Installazioni e sculture Ma qui il pezzo forte si chiama disimpegno
Il curatore: «Vogliamo che i visitatori tocchino e mettano in moto gli oggetti»
«Provocare, divertire e giocare. Vogliamo quasi costringere i visitatori a entrare nelle opere, devono toccarle, metterle in moto o andarci dentro. L’arte sta nell’esperienza o, come dicevano i romantici, passa attraverso l’incanto»: così Danilo Eccher, il curatore, presenta la sua mostra, Enjoy. Che dal 23 settembre metterà le sale rinascimentali del Chiostro del Bramante «in dialogo con l’arte contemporanea, in un viavai continuo di rimandi, o distanze, che fanno parte del gioco».

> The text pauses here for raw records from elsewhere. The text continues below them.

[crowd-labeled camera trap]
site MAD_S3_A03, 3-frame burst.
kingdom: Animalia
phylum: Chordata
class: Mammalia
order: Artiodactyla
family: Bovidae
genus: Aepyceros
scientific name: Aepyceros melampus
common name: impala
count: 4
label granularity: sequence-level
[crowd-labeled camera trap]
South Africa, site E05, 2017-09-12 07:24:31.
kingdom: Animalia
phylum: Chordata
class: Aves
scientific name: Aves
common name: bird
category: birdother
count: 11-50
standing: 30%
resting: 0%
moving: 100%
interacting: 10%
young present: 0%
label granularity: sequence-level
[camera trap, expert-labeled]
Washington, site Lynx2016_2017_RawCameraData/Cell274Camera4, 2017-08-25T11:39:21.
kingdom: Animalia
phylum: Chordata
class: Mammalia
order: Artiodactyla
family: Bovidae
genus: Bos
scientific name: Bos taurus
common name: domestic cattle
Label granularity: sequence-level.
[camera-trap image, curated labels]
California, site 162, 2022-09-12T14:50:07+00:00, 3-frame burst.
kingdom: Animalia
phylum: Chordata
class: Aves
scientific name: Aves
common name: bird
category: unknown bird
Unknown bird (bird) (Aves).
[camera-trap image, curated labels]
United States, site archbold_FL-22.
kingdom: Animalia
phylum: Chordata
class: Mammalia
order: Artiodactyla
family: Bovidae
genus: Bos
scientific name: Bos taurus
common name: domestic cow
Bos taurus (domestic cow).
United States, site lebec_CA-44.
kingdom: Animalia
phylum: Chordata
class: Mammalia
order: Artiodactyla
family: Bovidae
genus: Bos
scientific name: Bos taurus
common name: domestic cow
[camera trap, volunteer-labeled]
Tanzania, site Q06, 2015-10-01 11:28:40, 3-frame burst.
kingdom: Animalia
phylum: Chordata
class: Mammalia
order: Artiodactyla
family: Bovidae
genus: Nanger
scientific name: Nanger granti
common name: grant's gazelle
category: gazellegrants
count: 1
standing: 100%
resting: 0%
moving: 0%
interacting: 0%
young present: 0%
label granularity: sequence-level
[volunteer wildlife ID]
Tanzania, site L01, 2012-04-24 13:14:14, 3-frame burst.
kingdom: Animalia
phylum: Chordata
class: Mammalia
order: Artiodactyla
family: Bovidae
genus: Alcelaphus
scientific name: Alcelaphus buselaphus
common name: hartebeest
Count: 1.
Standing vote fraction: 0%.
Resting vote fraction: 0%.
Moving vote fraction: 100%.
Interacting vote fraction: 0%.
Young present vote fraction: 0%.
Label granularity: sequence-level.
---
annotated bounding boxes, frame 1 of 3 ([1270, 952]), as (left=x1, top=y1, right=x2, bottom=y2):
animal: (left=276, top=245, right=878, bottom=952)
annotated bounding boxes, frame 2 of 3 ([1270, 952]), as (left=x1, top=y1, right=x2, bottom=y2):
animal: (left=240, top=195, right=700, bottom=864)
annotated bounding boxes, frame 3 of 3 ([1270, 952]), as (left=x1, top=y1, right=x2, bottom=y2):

L’interattività è infatti tema centrale di tutto l’allestimento. Come per Love — la mostra sull’amore che portò lo scorso anno 150 mila visitatori al Chiostro — la visita a Enjoy sarà una vera e propria esperienza multisensoriale. «Questo museo non è un museo, avrebbe detto Magritte. Noi cerchiamo di togliere i confini tra le opere e liberare gli spettatori che possono gioiosamente costruire il loro percorso e prendere parte alle creazioni degli artisti» spiega ancora Eccher.
Gioco e divertimento sono due parole chiave dell’arte contemporanea. Dalle avanguardie del Novecento a oggi, l’aspetto ludico dell’opera è sempre più centrale. «Ma al contempo, il tema del piacere ha un coefficiente di difficoltà altissimo — argomenta Ec- cher —. Critici ed esperti preferiscono starne alla larga perché si rischia di cadere nel kitsch o nella banalità. Noi abbiamo accettato la sfida con opere, alcune site specific, che declinano il piacere in forme impreviste e multiple. Il visitatore lo vogliamo spiazzare, provocare riflessioni e portare altrove, che poi è il significato etimologico della parola divertimento». La collettiva raccoglie in tutto una trentina di opere, tra cui macchinari di Jean Tinguely provenienti dal museo di Basilea, i celebri mobiles di Alexander Calder e amache giganti e coloratissime di Ernesto Neto. Di sala in sala, lo spettatore può perdersi nel labirinto di specchi di Leandro Erlich, che ha costruito una sorta di paese delle meraviglie, o essere inseguito dagli occhi indiscreti e inquietanti di Tony Oursler.
Può entrare e uscire dalle installazioni ludico-concettuali di Martin Creed o cercare il contatto con i corpi deformati di Erwin Wurm. Il corteggiamento è invece alla base della grande macchina di Mat Collishaw tutta circuiti elettronici e led, mentre l’installazione sonora di Gino De Dominicis — con Tinguely e Calder uno dei maestri storicizzati tra quelli presenti in mostra — è una grande risata che contagia tutti. «Esposti ci sono anche nomi poco conosciuti, a cominciare da Piero Fogliati con il suo Prisma meccanico del 1967, con cui ha realizzato il sogno degli impressionisti di creare ombre colorate — spiega Eccher —. È un grande gioco che si basa su arte e principi fisici». Mai esposte in Italia le installazioni del collettivo giapponese TeamLab: «Raccoglie oltre 400 artisti, ingegneri, animatori e web designer che operano nel digitale e creano mondi virtuali di luci colorate che circondano lo spettatore, lo avvolgono e si muovono con lui».
Ma l’opera che il curatore ha voluto di più è stata quella di Michael Lin, tra i massimi artisti taiwanesi: «Un grande giardino di fiori orientali che accoglie i visitatori all’ingresso del Chiostro. Un’opera che coinvolge tutti: l’autore che l’ha pensata, i visitatori che possono percorrerla, gli studenti d’arte che l’hanno realizzata. Questa sì che è partecipazione».